Test run for the sample took 2509 sec, so the full run will take:

```
(2509 / 2199) * 182184 ~ 57,7 hours (starting from 34 hours)
```

So I am getting slower : | Why was it so slow? Hopefully, dotTrace will tell the truth: |

If we look at the profiler result `GetNonZeroIndexes`

is the most expensive function, but there is almost nothing in it to blame. The time is hidden in native functions such as iterating, multiplication and soo on, and I am doing a lot of them here. How to simplify?

## Loop unwinding

The concept is: Why to waste time on looping when I can unwind the code. Will it make that of a difference?
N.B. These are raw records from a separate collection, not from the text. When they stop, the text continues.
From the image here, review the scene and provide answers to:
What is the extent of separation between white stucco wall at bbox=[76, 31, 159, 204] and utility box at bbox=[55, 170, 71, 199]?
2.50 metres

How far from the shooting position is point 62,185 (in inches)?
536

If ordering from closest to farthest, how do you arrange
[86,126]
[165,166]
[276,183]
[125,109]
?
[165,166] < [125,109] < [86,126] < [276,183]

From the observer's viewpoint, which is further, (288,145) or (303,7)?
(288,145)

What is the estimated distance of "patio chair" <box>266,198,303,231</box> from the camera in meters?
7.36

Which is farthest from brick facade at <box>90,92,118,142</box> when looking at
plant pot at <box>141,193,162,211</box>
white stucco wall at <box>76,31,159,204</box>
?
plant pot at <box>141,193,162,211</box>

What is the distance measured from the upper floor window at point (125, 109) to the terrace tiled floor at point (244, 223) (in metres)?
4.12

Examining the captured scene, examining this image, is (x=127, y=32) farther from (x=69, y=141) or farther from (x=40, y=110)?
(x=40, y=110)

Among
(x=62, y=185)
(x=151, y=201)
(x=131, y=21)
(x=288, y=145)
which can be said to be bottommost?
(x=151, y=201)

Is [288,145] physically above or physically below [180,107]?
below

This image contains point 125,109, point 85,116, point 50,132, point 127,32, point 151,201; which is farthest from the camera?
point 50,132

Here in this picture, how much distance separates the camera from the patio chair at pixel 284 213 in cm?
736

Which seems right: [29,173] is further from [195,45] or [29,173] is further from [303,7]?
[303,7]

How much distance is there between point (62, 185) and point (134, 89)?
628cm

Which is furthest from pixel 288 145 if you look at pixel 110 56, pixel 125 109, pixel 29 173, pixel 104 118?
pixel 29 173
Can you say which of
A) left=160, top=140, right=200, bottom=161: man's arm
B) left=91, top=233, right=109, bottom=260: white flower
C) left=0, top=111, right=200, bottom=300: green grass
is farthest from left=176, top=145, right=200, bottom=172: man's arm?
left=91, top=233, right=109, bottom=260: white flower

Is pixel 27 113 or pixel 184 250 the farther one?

Let’s see:

```
public IList<int> GetNonZeroIndexes()
{
List<int> ret= new List<int>();
for (var i = 0; i < _array.Length; i++)
{
if (_array[i] != 0L)// this one check saves me 64 ones
{
if (IsBitSet(_array[i], 0)) ret.Add(i * 64 + 0);
if (IsBitSet(_array[i], 1)) ret.Add(i * 64 + 1);
if (IsBitSet(_array[i], 2)) ret.Add(i * 64 + 2);
if (IsBitSet(_array[i], 3)) ret.Add(i * 64 + 3);
.
.
//You get the idea
.
.
if (IsBitSet(_array[i], 61)) ret.Add(i * 64 + 61);
if (IsBitSet(_array[i], 62)) ret.Add(i * 64 + 62);
if (IsBitSet(_array[i], 63)) ret.Add(i * 64 + 63);
}
}
return ret;
}
```

This brings down the sample time to **395 seconds** and the total time:

```
(395 / 2199) * 182184 ~ 9 hours (starting from 34 hours)
```

For the first time in this post it is faster than the best time from the previous post (484 seconds).

But it still can go faster. A reminder here is how `Similarity`

looks like:

```
public float Similarity(IngredientWeightsVector otherVector)
{
var andMask = _ingredientMask.And(otherVector._ingredientMask);
float num = 0;
var nonZeros = andMask.GetNonZeroIndexes();
for (var i = 0; i < nonZeros.Count; i++)
{
num += otherVector.IngredientWeights[nonZeros[i]] *IngredientWeights[nonZeros[i]];
}
var denom = Length()*otherVector.Length();
return num/denom;
}
```

What else can be optimized?

### Exit early

If the `andMask`

doesn’t contain any ones I am still doing some calculations, allocations and so on. Granted, not much but still. A simple check in the `BitVectorMask`

:

```
public bool IsZero()
{
for (var i = 0; i < _array.Length; i++)
{
if (_array[i] != 0L)
return false;
}
return true;
}
```

and a `if`

in the `Similarity`

function:

```
public float Similarity(IngredientWeightsVector otherVector)
{
var andMask = _ingredientMask.And(otherVector._ingredientMask);
if (andMask.IsZero())//this was added
return 0;
float num = 0;
var nonZeros = andMask.GetNonZeroIndexes();
for (var i = 0; i < nonZeros.Count; i++)
{
num += otherVector.IngredientWeights[nonZeros[i]] *IngredientWeights[nonZeros[i]];
}
var denom = Length()*otherVector.Length();
return num/denom;
}
```

With those modifications the sample run finished in **334 seconds**. This gives:

```
(334 / 2199) * 182184 ~ 7,6 hours (starting from 34 hours)
```

Can it still be improved significantly or am I looking at marginal gains here? This problem can still astound you, but this will be unveiled next week.

### Update

This post sprung a very interesting conversation on Reddit with 104 comments as of writing this update.